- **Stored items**

——

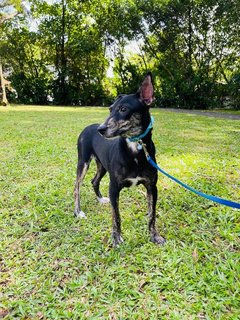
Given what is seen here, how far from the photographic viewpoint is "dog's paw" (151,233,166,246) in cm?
303

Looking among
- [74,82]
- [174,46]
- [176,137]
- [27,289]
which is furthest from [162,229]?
[74,82]

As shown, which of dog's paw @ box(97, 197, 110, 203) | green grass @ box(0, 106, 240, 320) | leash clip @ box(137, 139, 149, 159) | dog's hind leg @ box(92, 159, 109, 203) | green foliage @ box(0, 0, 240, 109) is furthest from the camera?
green foliage @ box(0, 0, 240, 109)

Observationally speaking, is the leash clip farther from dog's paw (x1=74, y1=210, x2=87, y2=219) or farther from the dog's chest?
dog's paw (x1=74, y1=210, x2=87, y2=219)

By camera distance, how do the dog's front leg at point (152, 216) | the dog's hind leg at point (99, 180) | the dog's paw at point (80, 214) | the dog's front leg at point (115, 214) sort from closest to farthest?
the dog's front leg at point (115, 214) < the dog's front leg at point (152, 216) < the dog's paw at point (80, 214) < the dog's hind leg at point (99, 180)

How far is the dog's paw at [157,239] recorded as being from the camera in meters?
3.03

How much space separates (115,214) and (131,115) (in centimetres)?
103

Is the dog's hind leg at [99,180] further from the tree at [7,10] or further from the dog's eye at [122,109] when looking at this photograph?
the tree at [7,10]

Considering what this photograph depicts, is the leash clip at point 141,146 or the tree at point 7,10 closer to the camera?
the leash clip at point 141,146

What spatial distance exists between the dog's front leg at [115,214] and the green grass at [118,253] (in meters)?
0.10

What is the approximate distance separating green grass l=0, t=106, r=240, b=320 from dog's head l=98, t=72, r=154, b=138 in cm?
121

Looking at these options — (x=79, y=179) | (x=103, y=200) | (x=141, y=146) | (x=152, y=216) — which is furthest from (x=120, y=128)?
(x=103, y=200)

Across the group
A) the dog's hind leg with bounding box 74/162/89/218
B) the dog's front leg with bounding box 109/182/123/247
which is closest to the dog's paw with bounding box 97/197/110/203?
the dog's hind leg with bounding box 74/162/89/218

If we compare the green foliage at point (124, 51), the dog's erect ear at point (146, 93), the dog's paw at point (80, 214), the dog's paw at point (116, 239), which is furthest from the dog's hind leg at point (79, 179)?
the green foliage at point (124, 51)

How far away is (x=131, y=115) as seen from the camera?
2639 millimetres
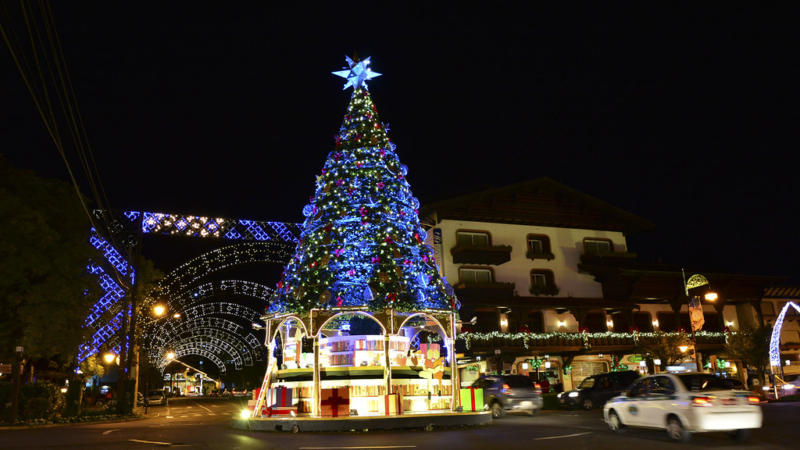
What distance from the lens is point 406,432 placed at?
16.6 meters

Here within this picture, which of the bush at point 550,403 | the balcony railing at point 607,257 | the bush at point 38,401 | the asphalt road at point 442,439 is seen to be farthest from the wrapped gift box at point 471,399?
the balcony railing at point 607,257

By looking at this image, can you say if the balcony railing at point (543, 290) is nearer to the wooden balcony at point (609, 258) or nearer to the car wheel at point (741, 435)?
the wooden balcony at point (609, 258)

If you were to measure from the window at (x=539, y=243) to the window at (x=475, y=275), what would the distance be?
177 inches

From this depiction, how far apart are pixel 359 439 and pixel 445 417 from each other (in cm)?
364

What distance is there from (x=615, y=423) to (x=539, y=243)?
30985 millimetres

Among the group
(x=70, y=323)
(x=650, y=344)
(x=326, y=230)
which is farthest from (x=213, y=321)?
(x=326, y=230)

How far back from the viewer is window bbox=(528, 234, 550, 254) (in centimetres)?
4450

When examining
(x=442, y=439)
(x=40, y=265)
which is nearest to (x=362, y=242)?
(x=442, y=439)

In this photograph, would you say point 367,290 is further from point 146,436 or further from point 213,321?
point 213,321

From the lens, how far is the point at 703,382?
12414 millimetres

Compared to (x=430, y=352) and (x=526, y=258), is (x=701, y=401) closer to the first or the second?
(x=430, y=352)

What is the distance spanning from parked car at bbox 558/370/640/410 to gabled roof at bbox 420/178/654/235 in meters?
16.5

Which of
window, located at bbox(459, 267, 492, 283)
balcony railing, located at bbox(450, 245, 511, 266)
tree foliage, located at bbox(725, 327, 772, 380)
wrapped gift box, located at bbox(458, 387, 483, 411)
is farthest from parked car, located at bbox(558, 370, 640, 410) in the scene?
tree foliage, located at bbox(725, 327, 772, 380)

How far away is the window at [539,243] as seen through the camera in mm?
44500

——

- **Exercise objective**
Copy the lines word for word, beginning at the line that contains "Compared to (x=430, y=352)" and continuing through the last line of the stored items.

- **Written answer**
Compared to (x=430, y=352) and (x=526, y=258), is (x=701, y=401) closer to the first or the second?
(x=430, y=352)

What is the distance spanning from parked car at bbox 558/370/640/410 to gabled roof at bbox 420/178/654/235 in meters?
16.5

Which of
window, located at bbox(459, 267, 492, 283)
balcony railing, located at bbox(450, 245, 511, 266)
tree foliage, located at bbox(725, 327, 772, 380)
wrapped gift box, located at bbox(458, 387, 483, 411)
is farthest from parked car, located at bbox(558, 370, 640, 410) in the scene?
tree foliage, located at bbox(725, 327, 772, 380)

How far away is the window at [539,243] as seen through the camera in mm?
44500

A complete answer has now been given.